History of Camargue Spirulina:
Camargue spirulina was discovered in 1995 by Gilles Planchon and Rosario Fuentes in the region of Aigues Mortes (34), France.
It was first observed in lagoons between the southern saltworks and the Listel estate at the waste outlet of a winery.
Isolated and identified by Ripley Fox, and following his initiative, photographed under an electron microscope. (photo attached)
Observation for 3 consecutive months in its environment by Gilles Planchon and Rosario Fuentes allowed for a better understanding of its natural behavior.
In the summer of 2010, a deposit of spirulina was discovered in the Saintes Marie de la Mer region. Gilles has been observing and studying it regularly ever since. Complete analysis of the composition of its environment have been carried out with the financial support of the FSF.
Gilles was the first producer to cultivate spirulina from the Camargue.
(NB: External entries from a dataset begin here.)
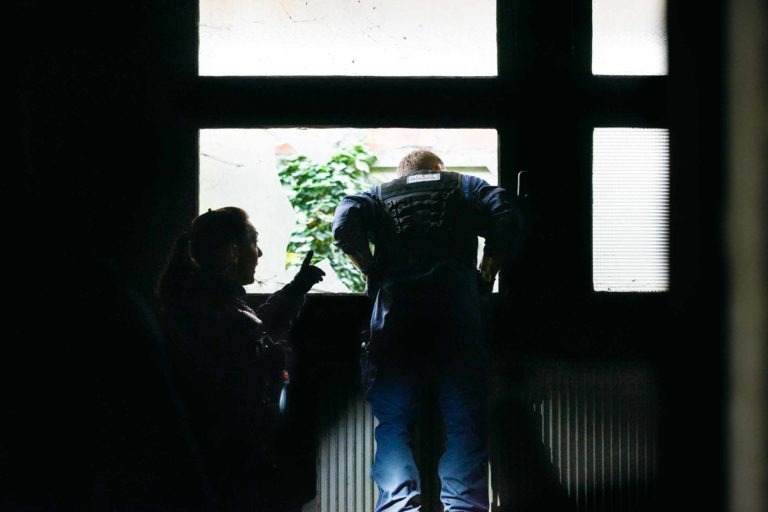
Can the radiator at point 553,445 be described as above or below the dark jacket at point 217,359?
below

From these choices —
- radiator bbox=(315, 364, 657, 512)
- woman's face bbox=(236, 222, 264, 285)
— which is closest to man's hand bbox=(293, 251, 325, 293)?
woman's face bbox=(236, 222, 264, 285)

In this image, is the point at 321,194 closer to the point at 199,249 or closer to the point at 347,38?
the point at 347,38

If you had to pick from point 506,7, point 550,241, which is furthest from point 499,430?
point 506,7

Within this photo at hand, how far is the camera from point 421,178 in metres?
3.25

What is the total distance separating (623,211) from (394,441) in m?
1.59

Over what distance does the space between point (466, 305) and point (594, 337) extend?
760mm

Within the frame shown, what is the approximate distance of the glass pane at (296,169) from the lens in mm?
3475

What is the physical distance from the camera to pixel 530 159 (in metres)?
3.44

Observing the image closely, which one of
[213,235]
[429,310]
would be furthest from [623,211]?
[213,235]

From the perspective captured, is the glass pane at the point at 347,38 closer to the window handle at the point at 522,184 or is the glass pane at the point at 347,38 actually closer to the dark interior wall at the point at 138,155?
the dark interior wall at the point at 138,155

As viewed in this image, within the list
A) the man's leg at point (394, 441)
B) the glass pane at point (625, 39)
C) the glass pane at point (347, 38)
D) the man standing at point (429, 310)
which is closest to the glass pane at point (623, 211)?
the glass pane at point (625, 39)

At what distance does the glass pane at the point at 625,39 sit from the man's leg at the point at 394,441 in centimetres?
181

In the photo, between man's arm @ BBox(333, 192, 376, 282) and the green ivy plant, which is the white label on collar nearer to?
man's arm @ BBox(333, 192, 376, 282)

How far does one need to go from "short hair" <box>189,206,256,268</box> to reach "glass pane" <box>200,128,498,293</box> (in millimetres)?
758
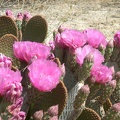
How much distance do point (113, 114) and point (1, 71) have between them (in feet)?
1.72

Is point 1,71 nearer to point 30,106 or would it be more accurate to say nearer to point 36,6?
point 30,106

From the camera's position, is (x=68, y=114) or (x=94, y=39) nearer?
(x=68, y=114)

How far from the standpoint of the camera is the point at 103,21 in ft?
23.8

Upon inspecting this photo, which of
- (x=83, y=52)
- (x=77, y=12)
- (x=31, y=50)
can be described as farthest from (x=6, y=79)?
(x=77, y=12)

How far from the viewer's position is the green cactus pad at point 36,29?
2.39 meters

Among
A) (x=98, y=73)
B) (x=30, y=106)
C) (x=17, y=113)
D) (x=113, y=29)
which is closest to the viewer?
(x=17, y=113)

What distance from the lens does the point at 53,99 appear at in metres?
1.54

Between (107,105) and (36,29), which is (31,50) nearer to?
(107,105)

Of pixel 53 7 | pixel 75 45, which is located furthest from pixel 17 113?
pixel 53 7

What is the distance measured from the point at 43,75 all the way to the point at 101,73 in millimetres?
403

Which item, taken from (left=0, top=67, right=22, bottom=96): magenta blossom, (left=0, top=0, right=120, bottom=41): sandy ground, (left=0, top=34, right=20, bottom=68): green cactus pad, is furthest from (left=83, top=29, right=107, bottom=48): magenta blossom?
(left=0, top=0, right=120, bottom=41): sandy ground

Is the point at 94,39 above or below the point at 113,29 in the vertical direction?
above

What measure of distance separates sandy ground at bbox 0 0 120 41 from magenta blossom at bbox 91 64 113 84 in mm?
3975

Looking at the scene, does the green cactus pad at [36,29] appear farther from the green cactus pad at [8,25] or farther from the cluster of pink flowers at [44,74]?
the cluster of pink flowers at [44,74]
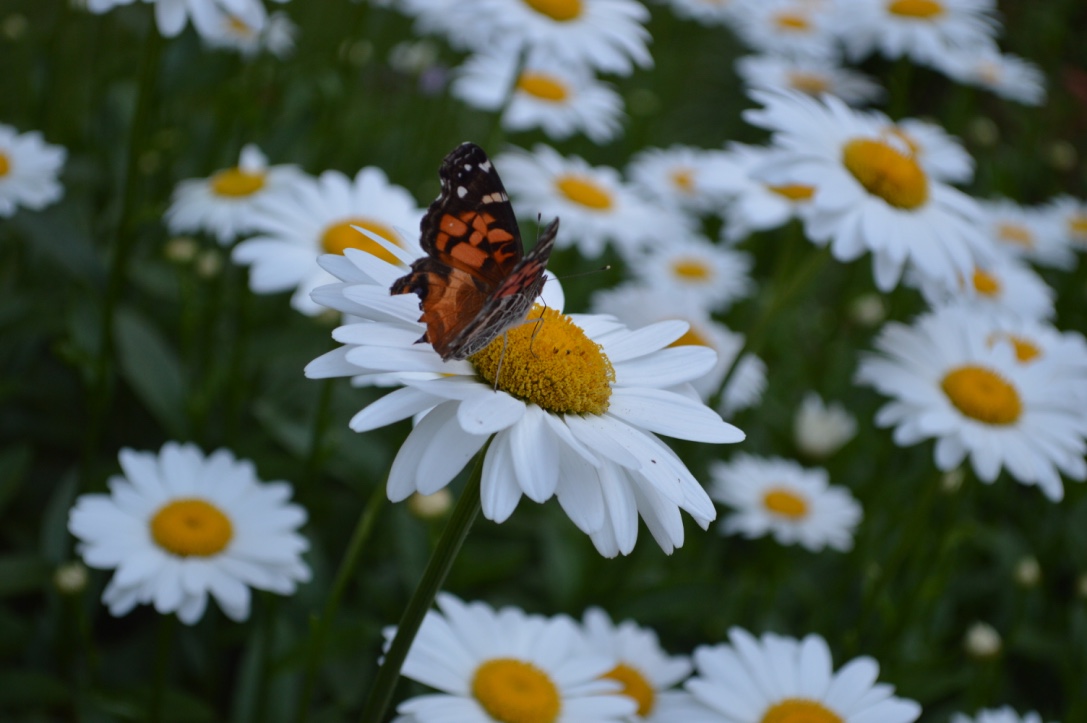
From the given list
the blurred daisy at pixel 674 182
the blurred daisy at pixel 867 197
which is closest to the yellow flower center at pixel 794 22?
the blurred daisy at pixel 674 182

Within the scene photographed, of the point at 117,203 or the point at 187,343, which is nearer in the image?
the point at 187,343

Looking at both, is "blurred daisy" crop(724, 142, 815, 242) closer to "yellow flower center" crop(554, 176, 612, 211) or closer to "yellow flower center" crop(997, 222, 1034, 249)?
"yellow flower center" crop(554, 176, 612, 211)

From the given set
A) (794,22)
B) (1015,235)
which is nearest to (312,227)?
(1015,235)

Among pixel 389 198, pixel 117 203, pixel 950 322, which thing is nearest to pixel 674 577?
pixel 950 322

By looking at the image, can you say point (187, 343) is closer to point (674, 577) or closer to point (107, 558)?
point (107, 558)

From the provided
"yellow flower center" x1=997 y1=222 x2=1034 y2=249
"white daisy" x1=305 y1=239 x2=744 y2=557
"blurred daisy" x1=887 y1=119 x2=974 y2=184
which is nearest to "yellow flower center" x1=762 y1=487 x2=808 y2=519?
"blurred daisy" x1=887 y1=119 x2=974 y2=184

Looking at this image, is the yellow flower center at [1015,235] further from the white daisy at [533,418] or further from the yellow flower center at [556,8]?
the white daisy at [533,418]
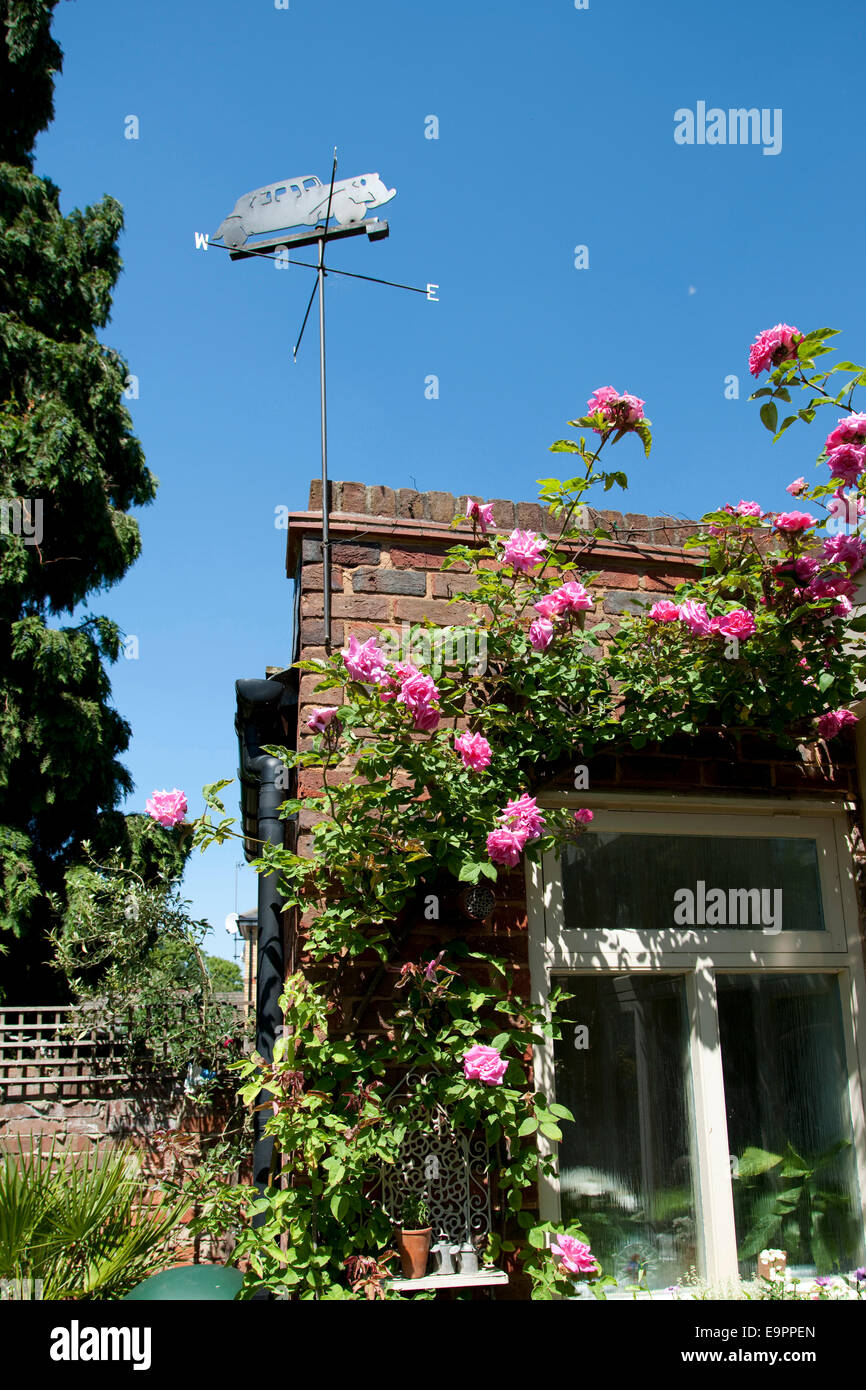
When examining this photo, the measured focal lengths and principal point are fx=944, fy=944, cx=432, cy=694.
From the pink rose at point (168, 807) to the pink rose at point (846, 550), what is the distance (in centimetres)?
217

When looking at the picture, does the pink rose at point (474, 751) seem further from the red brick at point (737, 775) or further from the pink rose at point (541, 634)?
the red brick at point (737, 775)

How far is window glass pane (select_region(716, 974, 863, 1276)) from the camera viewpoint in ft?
9.96

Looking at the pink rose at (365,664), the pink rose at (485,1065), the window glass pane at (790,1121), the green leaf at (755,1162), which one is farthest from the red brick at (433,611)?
the green leaf at (755,1162)

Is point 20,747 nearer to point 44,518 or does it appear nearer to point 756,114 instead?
point 44,518

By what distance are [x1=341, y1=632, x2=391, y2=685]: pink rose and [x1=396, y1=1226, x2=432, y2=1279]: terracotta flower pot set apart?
1.47 m

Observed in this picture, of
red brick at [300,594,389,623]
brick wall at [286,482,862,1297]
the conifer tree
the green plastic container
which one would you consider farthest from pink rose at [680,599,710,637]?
the conifer tree

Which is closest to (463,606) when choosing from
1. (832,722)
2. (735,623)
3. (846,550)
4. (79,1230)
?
(735,623)

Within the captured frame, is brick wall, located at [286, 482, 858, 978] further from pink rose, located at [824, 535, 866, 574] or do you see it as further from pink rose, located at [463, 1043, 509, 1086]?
pink rose, located at [824, 535, 866, 574]

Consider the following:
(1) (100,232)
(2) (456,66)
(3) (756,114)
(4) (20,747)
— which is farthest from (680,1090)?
(1) (100,232)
This strain of French origin seems particularly suited to cultivation in our latitudes. Gilles goes regularly to the Camargue to take samples which he introduces into his culture so that his strains do not degenerate.
Camargue spirulina is very popular in France because it is local, but also because it has a particularly sweet taste.
The Camargue strain having changed morphology in the deep pools at the Roquette farm. Gilles has renamed the spirulina he grows; Spirulina Sarah, named after the Virgin of Saint Marie de la Mer.